私が行為や知覚や思考や心を生み出しているのではない

この起こっている記憶や知覚や心や思考や行為そのものが私なのである。

それなのにこれらの記憶は肉体に結びついているので起こっている思考を見て私が思考している・・という

この「私」・記憶は更に強固となり、条件付けられているように反応するのである。


それゆえに、それらの心によって引き起こされた私が、私が思考していると実感し「私が考えている」という。

その起こっている思考も、その思考の記憶であり条件反応する私も共に起こっている心の姿なのではないか。
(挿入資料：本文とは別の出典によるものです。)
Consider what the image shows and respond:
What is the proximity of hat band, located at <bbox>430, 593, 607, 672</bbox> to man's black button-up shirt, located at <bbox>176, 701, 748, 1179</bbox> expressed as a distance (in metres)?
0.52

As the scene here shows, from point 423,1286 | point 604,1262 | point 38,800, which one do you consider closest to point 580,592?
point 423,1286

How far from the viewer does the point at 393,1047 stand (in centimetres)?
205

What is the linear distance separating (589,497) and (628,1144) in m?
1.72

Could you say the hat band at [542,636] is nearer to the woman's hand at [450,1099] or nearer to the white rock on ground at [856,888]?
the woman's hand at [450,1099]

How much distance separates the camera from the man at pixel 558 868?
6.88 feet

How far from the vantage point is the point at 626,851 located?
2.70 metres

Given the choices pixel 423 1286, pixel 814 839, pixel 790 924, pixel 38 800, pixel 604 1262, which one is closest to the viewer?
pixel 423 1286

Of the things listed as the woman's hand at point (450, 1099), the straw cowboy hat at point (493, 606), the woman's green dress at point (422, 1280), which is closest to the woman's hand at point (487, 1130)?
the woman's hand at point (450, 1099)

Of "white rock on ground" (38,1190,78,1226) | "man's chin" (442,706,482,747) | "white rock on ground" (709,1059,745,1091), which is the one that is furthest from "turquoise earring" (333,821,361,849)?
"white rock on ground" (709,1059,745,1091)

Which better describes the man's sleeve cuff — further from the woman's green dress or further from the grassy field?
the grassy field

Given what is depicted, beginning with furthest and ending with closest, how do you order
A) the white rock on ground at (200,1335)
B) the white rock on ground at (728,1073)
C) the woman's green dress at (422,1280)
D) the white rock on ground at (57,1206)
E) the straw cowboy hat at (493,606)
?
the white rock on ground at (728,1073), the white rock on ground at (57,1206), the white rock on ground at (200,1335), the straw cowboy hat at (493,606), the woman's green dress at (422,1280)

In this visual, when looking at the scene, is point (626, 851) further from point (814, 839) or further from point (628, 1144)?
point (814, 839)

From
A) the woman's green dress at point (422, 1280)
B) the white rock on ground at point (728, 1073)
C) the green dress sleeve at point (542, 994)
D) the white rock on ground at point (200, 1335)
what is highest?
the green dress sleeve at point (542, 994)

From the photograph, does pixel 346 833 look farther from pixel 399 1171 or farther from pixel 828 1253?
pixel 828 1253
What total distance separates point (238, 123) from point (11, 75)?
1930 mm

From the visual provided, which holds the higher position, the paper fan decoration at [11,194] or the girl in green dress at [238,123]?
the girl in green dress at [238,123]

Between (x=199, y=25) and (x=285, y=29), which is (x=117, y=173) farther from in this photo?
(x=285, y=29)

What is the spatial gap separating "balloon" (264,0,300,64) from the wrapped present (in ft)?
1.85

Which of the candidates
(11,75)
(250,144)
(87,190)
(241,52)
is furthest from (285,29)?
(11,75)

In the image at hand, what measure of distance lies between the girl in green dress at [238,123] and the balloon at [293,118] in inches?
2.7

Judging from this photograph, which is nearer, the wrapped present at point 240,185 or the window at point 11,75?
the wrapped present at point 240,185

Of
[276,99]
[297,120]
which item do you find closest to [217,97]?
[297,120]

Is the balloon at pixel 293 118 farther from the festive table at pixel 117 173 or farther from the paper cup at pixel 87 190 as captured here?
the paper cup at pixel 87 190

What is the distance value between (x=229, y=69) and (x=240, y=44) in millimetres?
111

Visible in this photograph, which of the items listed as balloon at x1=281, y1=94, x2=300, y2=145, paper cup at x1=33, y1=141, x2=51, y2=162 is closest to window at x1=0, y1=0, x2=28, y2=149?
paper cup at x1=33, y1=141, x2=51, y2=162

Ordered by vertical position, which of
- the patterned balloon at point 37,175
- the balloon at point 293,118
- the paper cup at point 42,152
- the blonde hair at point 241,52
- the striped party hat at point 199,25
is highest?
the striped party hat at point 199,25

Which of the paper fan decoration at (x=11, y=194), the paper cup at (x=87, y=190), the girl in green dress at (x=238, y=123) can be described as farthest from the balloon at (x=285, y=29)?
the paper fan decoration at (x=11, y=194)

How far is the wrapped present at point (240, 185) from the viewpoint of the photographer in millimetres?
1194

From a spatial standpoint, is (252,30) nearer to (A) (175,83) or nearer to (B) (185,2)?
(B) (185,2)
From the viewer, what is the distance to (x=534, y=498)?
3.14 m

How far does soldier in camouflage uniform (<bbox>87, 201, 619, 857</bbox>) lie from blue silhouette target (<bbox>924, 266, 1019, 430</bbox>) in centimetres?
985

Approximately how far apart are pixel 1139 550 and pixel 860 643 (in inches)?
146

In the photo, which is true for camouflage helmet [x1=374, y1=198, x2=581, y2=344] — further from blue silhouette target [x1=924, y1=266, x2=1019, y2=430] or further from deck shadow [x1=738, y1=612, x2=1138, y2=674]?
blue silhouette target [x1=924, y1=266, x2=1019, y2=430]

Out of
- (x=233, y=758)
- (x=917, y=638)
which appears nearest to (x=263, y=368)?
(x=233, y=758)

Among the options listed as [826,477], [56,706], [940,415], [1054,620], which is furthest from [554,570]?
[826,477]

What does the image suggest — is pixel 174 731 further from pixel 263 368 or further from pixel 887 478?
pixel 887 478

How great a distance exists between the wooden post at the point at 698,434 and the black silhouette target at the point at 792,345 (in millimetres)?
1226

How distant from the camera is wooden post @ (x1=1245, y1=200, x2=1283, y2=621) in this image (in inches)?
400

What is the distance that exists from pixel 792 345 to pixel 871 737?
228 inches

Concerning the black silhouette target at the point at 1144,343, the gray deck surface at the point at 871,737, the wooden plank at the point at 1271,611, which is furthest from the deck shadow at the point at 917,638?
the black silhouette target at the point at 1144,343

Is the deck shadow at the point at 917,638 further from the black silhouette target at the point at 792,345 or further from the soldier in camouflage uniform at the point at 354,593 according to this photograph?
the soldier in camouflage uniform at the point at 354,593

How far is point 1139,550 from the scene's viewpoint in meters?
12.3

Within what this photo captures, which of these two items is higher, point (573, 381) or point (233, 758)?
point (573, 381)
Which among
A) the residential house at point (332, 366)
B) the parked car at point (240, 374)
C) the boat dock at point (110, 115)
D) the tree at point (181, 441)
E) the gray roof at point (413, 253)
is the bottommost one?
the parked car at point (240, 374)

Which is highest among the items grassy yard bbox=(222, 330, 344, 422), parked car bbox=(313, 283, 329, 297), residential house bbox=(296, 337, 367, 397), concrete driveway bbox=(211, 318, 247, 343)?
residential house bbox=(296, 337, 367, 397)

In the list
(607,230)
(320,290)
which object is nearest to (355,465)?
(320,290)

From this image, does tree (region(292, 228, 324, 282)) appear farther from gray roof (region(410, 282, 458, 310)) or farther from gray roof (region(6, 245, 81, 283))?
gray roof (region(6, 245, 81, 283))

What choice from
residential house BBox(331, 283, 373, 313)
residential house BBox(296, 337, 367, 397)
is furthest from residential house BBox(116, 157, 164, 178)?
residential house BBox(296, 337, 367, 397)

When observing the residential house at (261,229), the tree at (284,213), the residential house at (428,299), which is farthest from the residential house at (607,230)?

心、その起こっている心というものが主体と客体に分離・分裂しているゆえに

心とは自他に分裂している。(しかし心の根源・純粋意識とは主体と客体に分裂していないと教えられている)



「私」が記憶し、「私」が知覚し、「私」が行為し、「私」が認識しているのではなくて、

それらの記憶が、その知覚が、その行為が、その認識が脳に起こり、脳に結合しているものも脳と共に働いているので

私と言う実体感覚をさらに確個たらしめているのである。

自我の諸様相が如何に高次元のように見えていても、それは心の諸様相であり

観察者と観察されるものという分離そのものが心の性質に他ならない。



この私、人格や個人とは

ここに起こっている心、知覚、認識、そしてその記憶の反応、それ自身のことだ。それが人格個人だ。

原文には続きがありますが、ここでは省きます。